== Directions ==
1) In the MongoDB indexes tutorial below, what kind of tree does MongoDB use to store its indexes?
2) Using the MongoDB indexes tutorial below, explain why a compound index lets the enrollment query skip the in-memory sort by studentId.
3) Pick up the MongoDB indexes tutorial below after its final sentence and continue it.

== Selected excerpt ==
Indexes

Indexes help quickly locate data without looking for it everywhere.

Indexing the fields that are frequently queried or used for sorting helps to improve query execution times. However, ensuring that the queries support appropriate indexes and avoid creating extra indexes is vital. This helps to impact the right performance and save storage space. Also, keep in mind that indexing is a continuous process; however, queries need to be monitored and updated based on the business requirements.

For example:

Until just a few years ago, telephone books were really popular. All the names were indexed by surname and first name. So, to find one person, you jump into their surname section. D for Doe, then you go to first names starting with J , and you can easily find John Doe.

Instead of scanning the whole collection, we create an index on the field ‘courseId’ in the course enrollment collection. ‘courseId : 1’ means store the index in ascending order.

Our index on ‘courseId’ will help find those documents more efficiently. But to organize the students by ‘studentId’ in ascending order, MongoDB will need to perform in-memory sort, which will not be efficient.

In this situation, we can change our index to be a compound index, which means indexing more than one field. Because the items in the index are organized in ascending order, once we find all documents with a matching ‘courseId’ of ‘1547’, they will all be already sorted by ‘studentId’ because of this index.

Indexes in MongoDB are special data structures. They store the fields you are indexing, and a location where that document is stored on disk.
MongoDB stores indexes in a tree form: a balanced tree to be precise.
- Imagine our last example: ‘courseId,’ being the first field in our compound index, is in ascending order.
- Under each tree node, you will have students in ascending order too.
This makes finding documents much more efficient, whether it’s an equality or a range search.
And if you are sorting on a field which is already indexed, MongoDB doesn’t need to sort it again.

Create Instance

I’ll be using MongoDB on the cloud
So we start by opening the MongoDB page in IDE
Create an instance

Select DB

We’ll be using the same db training that we created in the earlier examples

Create a Collection

Create a new collection bigdata

Insert Document

The code given below will insert 200000 documents into the ‘bigdata’ collection.
Each document would have a field named account_no which is a simple auto increment number.
And a field named balance which is a randomly generated number, to simulate the bank balance for the account

Count # of Documents

Let’s verify the number of documents inserted
db.bigdata.countDocuments()

Time a Query

Let us run a query and find out how much time it takes to complete.
Let us query for the details of account number 58982
We will make use of the explain function to find the time taken to run the query in milliseconds.

== Supplied material ==
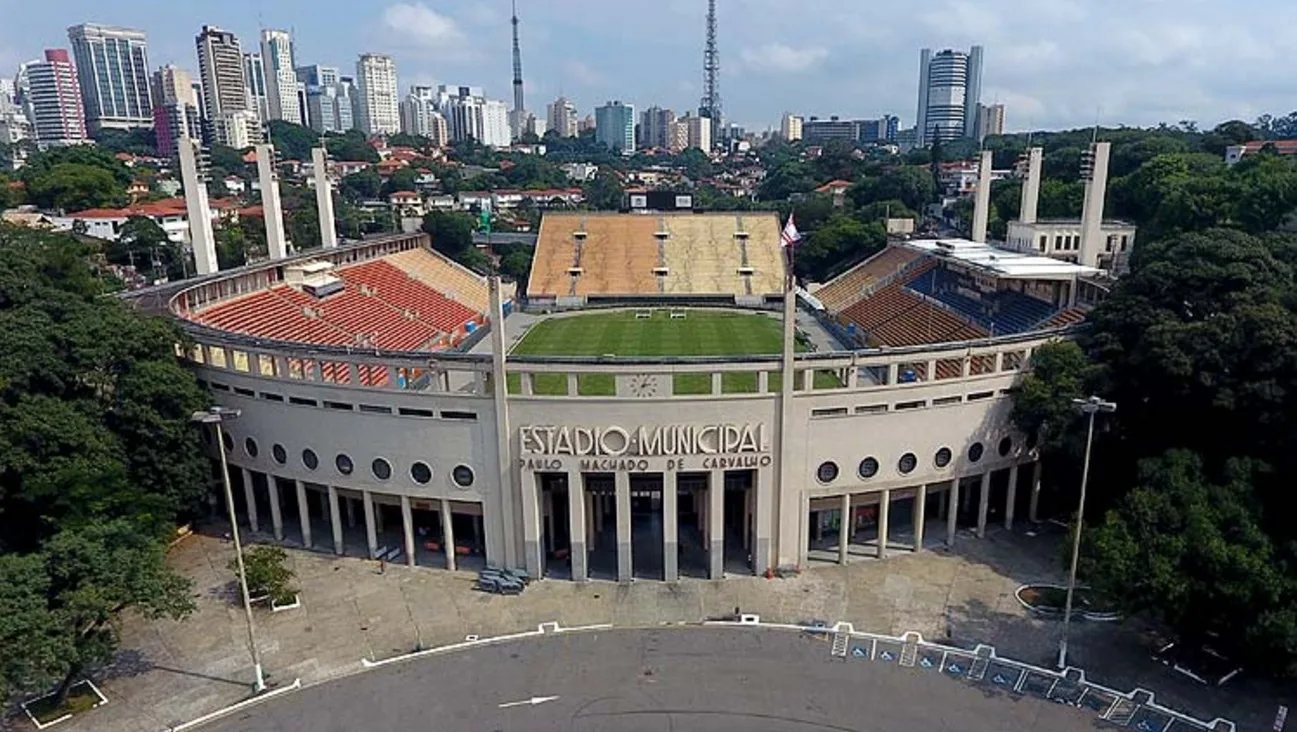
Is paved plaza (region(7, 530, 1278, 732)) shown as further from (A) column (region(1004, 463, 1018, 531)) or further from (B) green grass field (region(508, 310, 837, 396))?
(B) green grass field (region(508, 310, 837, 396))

== Responses per task ==
1) A balanced tree.

2) The compound index stores its entries in ascending order. Once all documents with a courseId of 1547 are found, they are already sorted by studentId, so MongoDB doesn't need to sort them again in memory.

3)
db.bigdata.find({"account_no":58982}).explain("executionStats").executionStats.executionTimeMillis

# Select/create a db
test> use training
switched to db training

# Create a collection
training> db.createCollection("bigdata")
{ ok: 1 }

# Insert documents
training> use training
          for (i=1;i<=200000;i++){print(i);db.bigdata.insert({"account_no":i,"balance":Math.round(Math.random()*1000000)})}
          
# Count of documents inserted
training> db.bigdata.countDocuments()
200000

# Let's time a query: the details of account number 58982
training> db.bigdata.find({"account_no":58982}).explain("executionStats").executionStats.executionTimeMillis
57

# Create an index on the field account_no
training> db.bigdata.createIndex({"account_no":1})
account_no_1

# List all the indexes in the db
training> db.bigdata.getIndexes()
[
  { v: 2, key: { _id: 1 }, name: '_id_', ns: 'training.bigdata' },
  {
    v: 2,
    key: { account_no: 1 },
    name: 'account_no_1',
    ns: 'training.bigdata'
  }
]

# Run a Query to test the time consumed
training> db.bigdata.find({"account_no": 69271}).explain("executionStats").executionStats.executionTimeMillis
0

# Delete the index we created above
training> db.bigdata.dropIndex({"account_no":1})
{ nIndexesWas: 2, ok: 1 }

Create an Index

Before you create an index, choose the field you wish to create an index on.
It is usually the field that you query most
Create an index on the field account_no.
db.bigdata.createIndex({"account_no":1})

List all the indexes

db.bigdata.getIndexes()

Time a Query

Let us run a similar query and find out how much time it takes to complete.
Let us query for the details of account number 69271
We will make use of the explain function to find the time taken to run the query in milliseconds.
db.bigdata.find({"account_no": 69271}).explain("executionStats").executionStats.executionTimeMillis

Delete an Index

Let’s delete the index we created above
db.bigdata.dropIndex({"account_no":1})